### Saved entries
--

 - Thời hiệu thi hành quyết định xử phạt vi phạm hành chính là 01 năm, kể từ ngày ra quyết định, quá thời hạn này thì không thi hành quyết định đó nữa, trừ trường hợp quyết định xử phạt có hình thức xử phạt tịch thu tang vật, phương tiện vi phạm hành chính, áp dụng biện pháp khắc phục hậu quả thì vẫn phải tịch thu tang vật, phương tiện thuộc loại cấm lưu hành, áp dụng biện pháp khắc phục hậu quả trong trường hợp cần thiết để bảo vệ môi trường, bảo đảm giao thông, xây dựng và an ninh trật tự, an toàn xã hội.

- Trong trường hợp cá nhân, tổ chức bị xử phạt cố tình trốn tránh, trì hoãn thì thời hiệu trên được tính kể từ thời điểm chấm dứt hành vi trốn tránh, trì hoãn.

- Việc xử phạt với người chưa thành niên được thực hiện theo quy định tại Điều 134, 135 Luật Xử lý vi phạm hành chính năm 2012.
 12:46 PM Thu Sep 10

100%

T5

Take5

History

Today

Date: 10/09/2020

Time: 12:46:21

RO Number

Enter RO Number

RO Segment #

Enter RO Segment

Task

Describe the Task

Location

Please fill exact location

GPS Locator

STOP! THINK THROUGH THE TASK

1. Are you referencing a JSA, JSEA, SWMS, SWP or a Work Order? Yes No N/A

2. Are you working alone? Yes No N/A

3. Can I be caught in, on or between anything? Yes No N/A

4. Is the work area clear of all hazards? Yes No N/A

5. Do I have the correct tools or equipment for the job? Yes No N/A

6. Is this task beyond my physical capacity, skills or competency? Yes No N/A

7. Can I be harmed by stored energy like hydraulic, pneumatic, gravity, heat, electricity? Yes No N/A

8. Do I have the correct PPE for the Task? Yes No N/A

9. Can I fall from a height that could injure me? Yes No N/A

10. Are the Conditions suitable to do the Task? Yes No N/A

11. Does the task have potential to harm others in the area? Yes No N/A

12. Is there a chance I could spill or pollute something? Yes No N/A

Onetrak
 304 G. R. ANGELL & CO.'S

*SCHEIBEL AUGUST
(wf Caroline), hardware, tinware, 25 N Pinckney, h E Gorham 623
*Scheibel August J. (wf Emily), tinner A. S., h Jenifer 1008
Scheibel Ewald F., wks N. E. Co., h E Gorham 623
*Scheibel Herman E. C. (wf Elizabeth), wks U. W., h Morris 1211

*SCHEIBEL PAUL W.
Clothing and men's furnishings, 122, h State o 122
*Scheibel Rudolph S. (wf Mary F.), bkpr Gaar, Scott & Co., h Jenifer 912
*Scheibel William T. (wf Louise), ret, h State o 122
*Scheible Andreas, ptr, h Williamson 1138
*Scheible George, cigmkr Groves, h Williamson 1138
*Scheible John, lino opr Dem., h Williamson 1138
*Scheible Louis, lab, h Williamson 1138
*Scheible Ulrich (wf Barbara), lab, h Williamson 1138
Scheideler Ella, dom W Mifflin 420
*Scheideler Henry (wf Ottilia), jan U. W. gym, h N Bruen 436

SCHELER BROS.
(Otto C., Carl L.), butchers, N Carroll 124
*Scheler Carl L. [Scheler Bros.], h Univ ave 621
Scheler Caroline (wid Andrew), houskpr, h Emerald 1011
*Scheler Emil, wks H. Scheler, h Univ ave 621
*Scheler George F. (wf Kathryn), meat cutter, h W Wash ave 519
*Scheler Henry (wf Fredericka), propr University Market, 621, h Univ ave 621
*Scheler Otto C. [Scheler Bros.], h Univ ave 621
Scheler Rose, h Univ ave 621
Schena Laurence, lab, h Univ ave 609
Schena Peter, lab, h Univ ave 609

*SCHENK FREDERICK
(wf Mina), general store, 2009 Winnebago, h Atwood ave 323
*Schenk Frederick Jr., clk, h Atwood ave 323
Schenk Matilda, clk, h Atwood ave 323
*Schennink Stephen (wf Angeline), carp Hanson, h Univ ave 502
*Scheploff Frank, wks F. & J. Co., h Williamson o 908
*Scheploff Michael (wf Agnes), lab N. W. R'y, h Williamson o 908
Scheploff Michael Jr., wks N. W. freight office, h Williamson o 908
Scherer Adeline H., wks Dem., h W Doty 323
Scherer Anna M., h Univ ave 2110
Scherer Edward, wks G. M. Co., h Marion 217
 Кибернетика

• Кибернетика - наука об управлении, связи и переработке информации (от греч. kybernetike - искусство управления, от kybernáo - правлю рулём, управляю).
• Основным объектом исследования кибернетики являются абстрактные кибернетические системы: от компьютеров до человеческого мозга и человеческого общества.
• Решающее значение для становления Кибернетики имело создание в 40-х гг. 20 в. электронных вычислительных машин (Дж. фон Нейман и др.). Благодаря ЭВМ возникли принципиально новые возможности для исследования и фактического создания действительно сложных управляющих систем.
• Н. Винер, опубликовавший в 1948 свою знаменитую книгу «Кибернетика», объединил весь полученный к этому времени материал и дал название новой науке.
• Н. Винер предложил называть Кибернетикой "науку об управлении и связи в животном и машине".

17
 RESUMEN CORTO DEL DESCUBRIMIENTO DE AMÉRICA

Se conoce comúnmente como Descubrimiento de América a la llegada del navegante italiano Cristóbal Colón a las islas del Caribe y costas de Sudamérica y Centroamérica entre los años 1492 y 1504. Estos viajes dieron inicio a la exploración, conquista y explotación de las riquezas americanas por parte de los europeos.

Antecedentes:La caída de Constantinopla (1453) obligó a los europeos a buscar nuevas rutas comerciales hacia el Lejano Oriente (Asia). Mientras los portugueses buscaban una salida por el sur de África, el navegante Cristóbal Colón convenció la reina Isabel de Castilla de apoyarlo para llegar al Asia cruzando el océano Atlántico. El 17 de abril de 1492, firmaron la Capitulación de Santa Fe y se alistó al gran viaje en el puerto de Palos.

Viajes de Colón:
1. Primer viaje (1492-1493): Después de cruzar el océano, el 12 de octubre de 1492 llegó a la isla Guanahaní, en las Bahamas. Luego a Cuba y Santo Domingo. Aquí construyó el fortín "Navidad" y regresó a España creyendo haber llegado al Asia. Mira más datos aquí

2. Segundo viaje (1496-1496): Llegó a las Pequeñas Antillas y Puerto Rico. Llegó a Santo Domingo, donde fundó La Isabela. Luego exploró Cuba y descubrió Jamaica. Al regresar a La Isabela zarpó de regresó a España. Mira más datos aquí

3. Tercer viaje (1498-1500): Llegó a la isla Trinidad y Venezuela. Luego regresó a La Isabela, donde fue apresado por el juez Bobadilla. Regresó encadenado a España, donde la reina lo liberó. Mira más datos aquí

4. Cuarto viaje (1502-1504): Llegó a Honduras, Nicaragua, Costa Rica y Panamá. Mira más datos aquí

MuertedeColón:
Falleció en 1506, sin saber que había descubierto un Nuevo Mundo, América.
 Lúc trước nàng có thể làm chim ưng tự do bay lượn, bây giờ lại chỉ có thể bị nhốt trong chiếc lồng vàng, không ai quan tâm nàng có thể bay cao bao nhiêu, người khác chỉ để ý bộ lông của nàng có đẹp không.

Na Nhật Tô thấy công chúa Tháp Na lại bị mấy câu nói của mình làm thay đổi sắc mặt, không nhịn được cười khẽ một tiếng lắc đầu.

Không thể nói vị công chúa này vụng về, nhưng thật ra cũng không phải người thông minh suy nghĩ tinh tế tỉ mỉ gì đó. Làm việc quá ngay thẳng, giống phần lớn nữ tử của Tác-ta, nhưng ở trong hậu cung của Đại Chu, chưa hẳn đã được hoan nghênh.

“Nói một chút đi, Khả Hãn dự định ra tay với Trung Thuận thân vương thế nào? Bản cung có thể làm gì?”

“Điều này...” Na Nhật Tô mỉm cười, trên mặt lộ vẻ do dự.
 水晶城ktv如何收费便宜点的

--

### What you should do
Exact retyping of every entry is required.

### Result
 - Thời hiệu thi hành quyết định xử phạt vi phạm hành chính là 01 năm, kể từ ngày ra quyết định, quá thời hạn này thì không thi hành quyết định đó nữa, trừ trường hợp quyết định xử phạt có hình thức xử phạt tịch thu tang vật, phương tiện vi phạm hành chính, áp dụng biện pháp khắc phục hậu quả thì vẫn phải tịch thu tang vật, phương tiện thuộc loại cấm lưu hành, áp dụng biện pháp khắc phục hậu quả trong trường hợp cần thiết để bảo vệ môi trường, bảo đảm giao thông, xây dựng và an ninh trật tự, an toàn xã hội.

- Trong trường hợp cá nhân, tổ chức bị xử phạt cố tình trốn tránh, trì hoãn thì thời hiệu trên được tính kể từ thời điểm chấm dứt hành vi trốn tránh, trì hoãn.

- Việc xử phạt với người chưa thành niên được thực hiện theo quy định tại Điều 134, 135 Luật Xử lý vi phạm hành chính năm 2012.
 12:46 PM Thu Sep 10

100%

T5

Take5

History

Today

Date: 10/09/2020

Time: 12:46:21

RO Number

Enter RO Number

RO Segment #

Enter RO Segment

Task

Describe the Task

Location

Please fill exact location

GPS Locator

STOP! THINK THROUGH THE TASK

1. Are you referencing a JSA, JSEA, SWMS, SWP or a Work Order? Yes No N/A

2. Are you working alone? Yes No N/A

3. Can I be caught in, on or between anything? Yes No N/A

4. Is the work area clear of all hazards? Yes No N/A

5. Do I have the correct tools or equipment for the job? Yes No N/A

6. Is this task beyond my physical capacity, skills or competency? Yes No N/A

7. Can I be harmed by stored energy like hydraulic, pneumatic, gravity, heat, electricity? Yes No N/A

8. Do I have the correct PPE for the Task? Yes No N/A

9. Can I fall from a height that could injure me? Yes No N/A

10. Are the Conditions suitable to do the Task? Yes No N/A

11. Does the task have potential to harm others in the area? Yes No N/A

12. Is there a chance I could spill or pollute something? Yes No N/A

Onetrak
 304 G. R. ANGELL & CO.'S

*SCHEIBEL AUGUST
(wf Caroline), hardware, tinware, 25 N Pinckney, h E Gorham 623
*Scheibel August J. (wf Emily), tinner A. S., h Jenifer 1008
Scheibel Ewald F., wks N. E. Co., h E Gorham 623
*Scheibel Herman E. C. (wf Elizabeth), wks U. W., h Morris 1211

*SCHEIBEL PAUL W.
Clothing and men's furnishings, 122, h State o 122
*Scheibel Rudolph S. (wf Mary F.), bkpr Gaar, Scott & Co., h Jenifer 912
*Scheibel William T. (wf Louise), ret, h State o 122
*Scheible Andreas, ptr, h Williamson 1138
*Scheible George, cigmkr Groves, h Williamson 1138
*Scheible John, lino opr Dem., h Williamson 1138
*Scheible Louis, lab, h Williamson 1138
*Scheible Ulrich (wf Barbara), lab, h Williamson 1138
Scheideler Ella, dom W Mifflin 420
*Scheideler Henry (wf Ottilia), jan U. W. gym, h N Bruen 436

SCHELER BROS.
(Otto C., Carl L.), butchers, N Carroll 124
*Scheler Carl L. [Scheler Bros.], h Univ ave 621
Scheler Caroline (wid Andrew), houskpr, h Emerald 1011
*Scheler Emil, wks H. Scheler, h Univ ave 621
*Scheler George F. (wf Kathryn), meat cutter, h W Wash ave 519
*Scheler Henry (wf Fredericka), propr University Market, 621, h Univ ave 621
*Scheler Otto C. [Scheler Bros.], h Univ ave 621
Scheler Rose, h Univ ave 621
Schena Laurence, lab, h Univ ave 609
Schena Peter, lab, h Univ ave 609

*SCHENK FREDERICK
(wf Mina), general store, 2009 Winnebago, h Atwood ave 323
*Schenk Frederick Jr., clk, h Atwood ave 323
Schenk Matilda, clk, h Atwood ave 323
*Schennink Stephen (wf Angeline), carp Hanson, h Univ ave 502
*Scheploff Frank, wks F. & J. Co., h Williamson o 908
*Scheploff Michael (wf Agnes), lab N. W. R'y, h Williamson o 908
Scheploff Michael Jr., wks N. W. freight office, h Williamson o 908
Scherer Adeline H., wks Dem., h W Doty 323
Scherer Anna M., h Univ ave 2110
Scherer Edward, wks G. M. Co., h Marion 217
 Кибернетика

• Кибернетика - наука об управлении, связи и переработке информации (от греч. kybernetike - искусство управления, от kybernáo - правлю рулём, управляю).
• Основным объектом исследования кибернетики являются абстрактные кибернетические системы: от компьютеров до человеческого мозга и человеческого общества.
• Решающее значение для становления Кибернетики имело создание в 40-х гг. 20 в. электронных вычислительных машин (Дж. фон Нейман и др.). Благодаря ЭВМ возникли принципиально новые возможности для исследования и фактического создания действительно сложных управляющих систем.
• Н. Винер, опубликовавший в 1948 свою знаменитую книгу «Кибернетика», объединил весь полученный к этому времени материал и дал название новой науке.
• Н. Винер предложил называть Кибернетикой "науку об управлении и связи в животном и машине".

17
 RESUMEN CORTO DEL DESCUBRIMIENTO DE AMÉRICA

Se conoce comúnmente como Descubrimiento de América a la llegada del navegante italiano Cristóbal Colón a las islas del Caribe y costas de Sudamérica y Centroamérica entre los años 1492 y 1504. Estos viajes dieron inicio a la exploración, conquista y explotación de las riquezas americanas por parte de los europeos.

Antecedentes:La caída de Constantinopla (1453) obligó a los europeos a buscar nuevas rutas comerciales hacia el Lejano Oriente (Asia). Mientras los portugueses buscaban una salida por el sur de África, el navegante Cristóbal Colón convenció la reina Isabel de Castilla de apoyarlo para llegar al Asia cruzando el océano Atlántico. El 17 de abril de 1492, firmaron la Capitulación de Santa Fe y se alistó al gran viaje en el puerto de Palos.

Viajes de Colón:
1. Primer viaje (1492-1493): Después de cruzar el océano, el 12 de octubre de 1492 llegó a la isla Guanahaní, en las Bahamas. Luego a Cuba y Santo Domingo. Aquí construyó el fortín "Navidad" y regresó a España creyendo haber llegado al Asia. Mira más datos aquí

2. Segundo viaje (1496-1496): Llegó a las Pequeñas Antillas y Puerto Rico. Llegó a Santo Domingo, donde fundó La Isabela. Luego exploró Cuba y descubrió Jamaica. Al regresar a La Isabela zarpó de regresó a España. Mira más datos aquí

3. Tercer viaje (1498-1500): Llegó a la isla Trinidad y Venezuela. Luego regresó a La Isabela, donde fue apresado por el juez Bobadilla. Regresó encadenado a España, donde la reina lo liberó. Mira más datos aquí

4. Cuarto viaje (1502-1504): Llegó a Honduras, Nicaragua, Costa Rica y Panamá. Mira más datos aquí

MuertedeColón:
Falleció en 1506, sin saber que había descubierto un Nuevo Mundo, América.
 Lúc trước nàng có thể làm chim ưng tự do bay lượn, bây giờ lại chỉ có thể bị nhốt trong chiếc lồng vàng, không ai quan tâm nàng có thể bay cao bao nhiêu, người khác chỉ để ý bộ lông của nàng có đẹp không.

Na Nhật Tô thấy công chúa Tháp Na lại bị mấy câu nói của mình làm thay đổi sắc mặt, không nhịn được cười khẽ một tiếng lắc đầu.

Không thể nói vị công chúa này vụng về, nhưng thật ra cũng không phải người thông minh suy nghĩ tinh tế tỉ mỉ gì đó. Làm việc quá ngay thẳng, giống phần lớn nữ tử của Tác-ta, nhưng ở trong hậu cung của Đại Chu, chưa hẳn đã được hoan nghênh.

“Nói một chút đi, Khả Hãn dự định ra tay với Trung Thuận thân vương thế nào? Bản cung có thể làm gì?”

“Điều này...” Na Nhật Tô mỉm cười, trên mặt lộ vẻ do dự.
 水晶城ktv如何收费便宜点的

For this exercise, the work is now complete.